RECORDS SHOWN:
—————

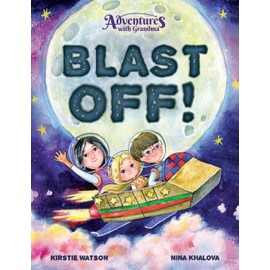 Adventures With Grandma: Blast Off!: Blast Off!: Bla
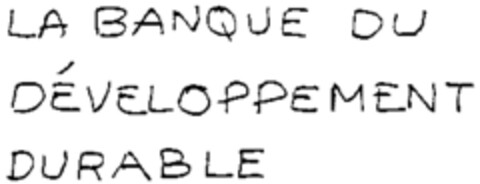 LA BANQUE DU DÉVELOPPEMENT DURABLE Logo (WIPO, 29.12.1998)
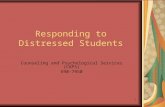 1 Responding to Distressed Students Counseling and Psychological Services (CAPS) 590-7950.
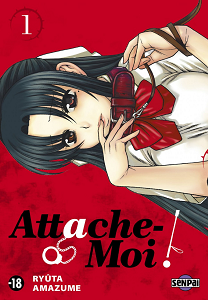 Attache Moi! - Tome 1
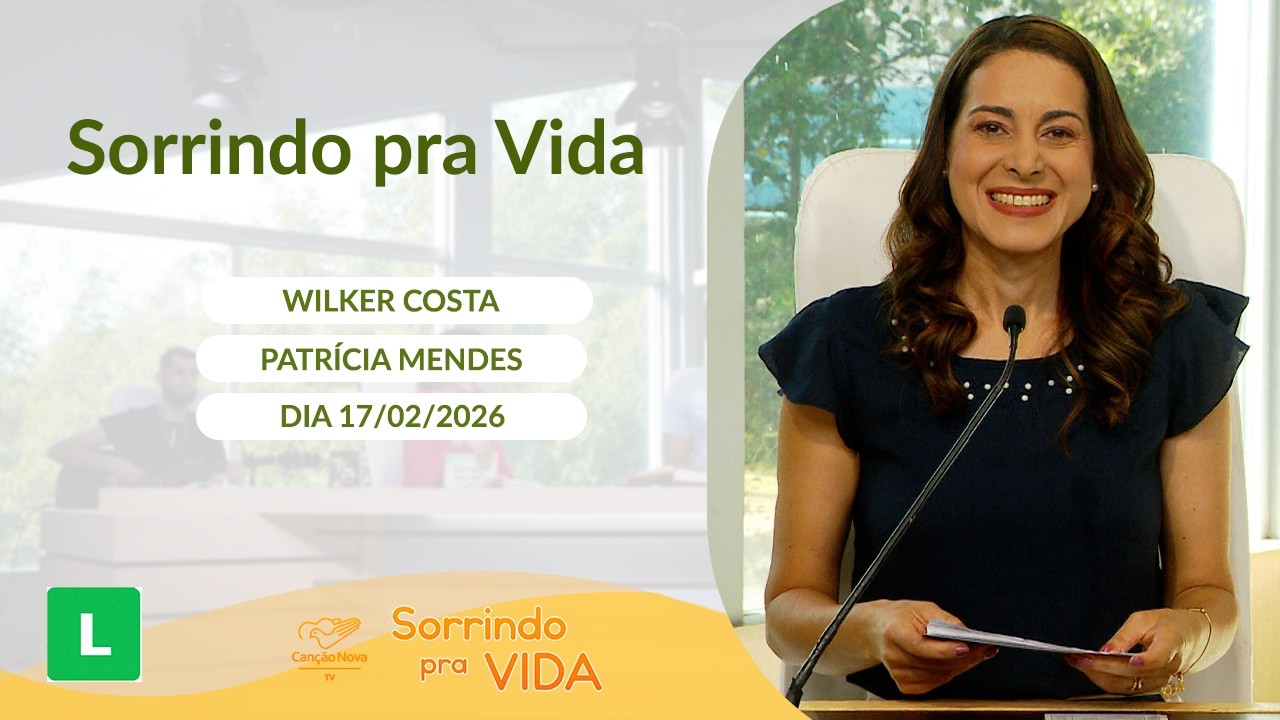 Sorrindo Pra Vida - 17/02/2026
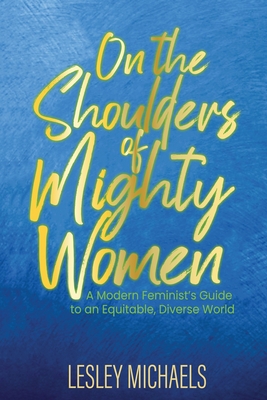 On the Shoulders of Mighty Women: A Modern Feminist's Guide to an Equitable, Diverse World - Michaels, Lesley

—————

YOUR ASSIGNMENT: Write out the listing above exactly, images omitted.

RESPONSE AREA:
 Adventures With Grandma: Blast Off!: Blast Off!: Bla
 LA BANQUE DU DÉVELOPPEMENT DURABLE Logo (WIPO, 29.12.1998)
 1 Responding to Distressed Students Counseling and Psychological Services (CAPS) 590-7950.
 Attache Moi! - Tome 1
 Sorrindo Pra Vida - 17/02/2026
 On the Shoulders of Mighty Women: A Modern Feminist's Guide to an Equitable, Diverse World - Michaels, Lesley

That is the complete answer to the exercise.